- [DIRECTION]: Write each line of the entries below as a string in one JSON list, skipping any blank lines.

━━━

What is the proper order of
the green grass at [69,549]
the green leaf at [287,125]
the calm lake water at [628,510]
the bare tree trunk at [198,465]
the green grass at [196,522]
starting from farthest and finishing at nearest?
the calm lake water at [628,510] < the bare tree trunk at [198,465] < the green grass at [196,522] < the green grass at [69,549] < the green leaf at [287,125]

━━━

- [CORRECT OUTPUT]:
[
  "What is the proper order of",
  "the green grass at [69,549]",
  "the green leaf at [287,125]",
  "the calm lake water at [628,510]",
  "the bare tree trunk at [198,465]",
  "the green grass at [196,522]",
  "starting from farthest and finishing at nearest?",
  "the calm lake water at [628,510] < the bare tree trunk at [198,465] < the green grass at [196,522] < the green grass at [69,549] < the green leaf at [287,125]"
]